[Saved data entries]

- - -

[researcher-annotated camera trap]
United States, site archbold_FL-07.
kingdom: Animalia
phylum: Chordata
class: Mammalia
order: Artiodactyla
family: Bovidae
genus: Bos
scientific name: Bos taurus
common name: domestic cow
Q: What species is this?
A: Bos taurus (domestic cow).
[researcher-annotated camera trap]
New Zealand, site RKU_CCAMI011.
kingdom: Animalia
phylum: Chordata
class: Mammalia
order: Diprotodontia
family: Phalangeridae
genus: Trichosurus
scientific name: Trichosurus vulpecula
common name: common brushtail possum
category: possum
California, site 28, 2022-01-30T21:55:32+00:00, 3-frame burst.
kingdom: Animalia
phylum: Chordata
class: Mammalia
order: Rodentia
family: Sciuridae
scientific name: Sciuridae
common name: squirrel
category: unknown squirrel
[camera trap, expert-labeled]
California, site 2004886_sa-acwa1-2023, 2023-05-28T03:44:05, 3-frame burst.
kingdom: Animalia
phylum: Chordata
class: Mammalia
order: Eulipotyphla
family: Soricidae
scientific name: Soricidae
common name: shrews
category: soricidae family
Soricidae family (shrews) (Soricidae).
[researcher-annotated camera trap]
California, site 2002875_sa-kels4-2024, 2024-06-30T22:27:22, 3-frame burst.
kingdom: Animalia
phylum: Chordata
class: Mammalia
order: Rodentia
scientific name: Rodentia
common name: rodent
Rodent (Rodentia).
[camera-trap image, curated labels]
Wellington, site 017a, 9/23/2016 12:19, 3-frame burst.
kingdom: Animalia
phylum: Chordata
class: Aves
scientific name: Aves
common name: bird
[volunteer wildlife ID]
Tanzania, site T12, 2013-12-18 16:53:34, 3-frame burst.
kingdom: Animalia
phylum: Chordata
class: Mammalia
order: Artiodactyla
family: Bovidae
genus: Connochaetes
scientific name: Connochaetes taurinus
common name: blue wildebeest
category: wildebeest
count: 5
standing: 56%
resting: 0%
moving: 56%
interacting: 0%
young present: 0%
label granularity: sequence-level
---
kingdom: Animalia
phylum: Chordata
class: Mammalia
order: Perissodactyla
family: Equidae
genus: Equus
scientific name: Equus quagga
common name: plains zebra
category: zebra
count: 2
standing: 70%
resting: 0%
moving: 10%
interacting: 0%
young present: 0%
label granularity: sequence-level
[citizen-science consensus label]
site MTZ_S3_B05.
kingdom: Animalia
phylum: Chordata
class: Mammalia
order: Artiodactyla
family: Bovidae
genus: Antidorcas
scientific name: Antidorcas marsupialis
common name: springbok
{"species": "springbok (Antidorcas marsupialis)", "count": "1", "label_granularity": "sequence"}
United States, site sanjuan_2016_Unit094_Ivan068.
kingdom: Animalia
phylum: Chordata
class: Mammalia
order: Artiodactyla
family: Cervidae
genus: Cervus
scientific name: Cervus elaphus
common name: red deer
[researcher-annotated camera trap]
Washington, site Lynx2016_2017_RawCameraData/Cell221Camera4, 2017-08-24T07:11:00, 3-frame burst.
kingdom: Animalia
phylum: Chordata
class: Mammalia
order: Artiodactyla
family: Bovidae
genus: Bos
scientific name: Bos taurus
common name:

- - -

**Exercise instructions**
Each record above, from first to last, should be written out again exactly.

**Your solution**
[researcher-annotated camera trap]
United States, site archbold_FL-07.
kingdom: Animalia
phylum: Chordata
class: Mammalia
order: Artiodactyla
family: Bovidae
genus: Bos
scientific name: Bos taurus
common name: domestic cow
Q: What species is this?
A: Bos taurus (domestic cow).
[researcher-annotated camera trap]
New Zealand, site RKU_CCAMI011.
kingdom: Animalia
phylum: Chordata
class: Mammalia
order: Diprotodontia
family: Phalangeridae
genus: Trichosurus
scientific name: Trichosurus vulpecula
common name: common brushtail possum
category: possum
California, site 28, 2022-01-30T21:55:32+00:00, 3-frame burst.
kingdom: Animalia
phylum: Chordata
class: Mammalia
order: Rodentia
family: Sciuridae
scientific name: Sciuridae
common name: squirrel
category: unknown squirrel
[camera trap, expert-labeled]
California, site 2004886_sa-acwa1-2023, 2023-05-28T03:44:05, 3-frame burst.
kingdom: Animalia
phylum: Chordata
class: Mammalia
order: Eulipotyphla
family: Soricidae
scientific name: Soricidae
common name: shrews
category: soricidae family
Soricidae family (shrews) (Soricidae).
[researcher-annotated camera trap]
California, site 2002875_sa-kels4-2024, 2024-06-30T22:27:22, 3-frame burst.
kingdom: Animalia
phylum: Chordata
class: Mammalia
order: Rodentia
scientific name: Rodentia
common name: rodent
Rodent (Rodentia).
[camera-trap image, curated labels]
Wellington, site 017a, 9/23/2016 12:19, 3-frame burst.
kingdom: Animalia
phylum: Chordata
class: Aves
scientific name: Aves
common name: bird
[volunteer wildlife ID]
Tanzania, site T12, 2013-12-18 16:53:34, 3-frame burst.
kingdom: Animalia
phylum: Chordata
class: Mammalia
order: Artiodactyla
family: Bovidae
genus: Connochaetes
scientific name: Connochaetes taurinus
common name: blue wildebeest
category: wildebeest
count: 5
standing: 56%
resting: 0%
moving: 56%
interacting: 0%
young present: 0%
label granularity: sequence-level
---
kingdom: Animalia
phylum: Chordata
class: Mammalia
order: Perissodactyla
family: Equidae
genus: Equus
scientific name: Equus quagga
common name: plains zebra
category: zebra
count: 2
standing: 70%
resting: 0%
moving: 10%
interacting: 0%
young present: 0%
label granularity: sequence-level
[citizen-science consensus label]
site MTZ_S3_B05.
kingdom: Animalia
phylum: Chordata
class: Mammalia
order: Artiodactyla
family: Bovidae
genus: Antidorcas
scientific name: Antidorcas marsupialis
common name: springbok
{"species": "springbok (Antidorcas marsupialis)", "count": "1", "label_granularity": "sequence"}
United States, site sanjuan_2016_Unit094_Ivan068.
kingdom: Animalia
phylum: Chordata
class: Mammalia
order: Artiodactyla
family: Cervidae
genus: Cervus
scientific name: Cervus elaphus
common name: red deer
[researcher-annotated camera trap]
Washington, site Lynx2016_2017_RawCameraData/Cell221Camera4, 2017-08-24T07:11:00, 3-frame burst.
kingdom: Animalia
phylum: Chordata
class: Mammalia
order: Artiodactyla
family: Bovidae
genus: Bos
scientific name: Bos taurus
common name:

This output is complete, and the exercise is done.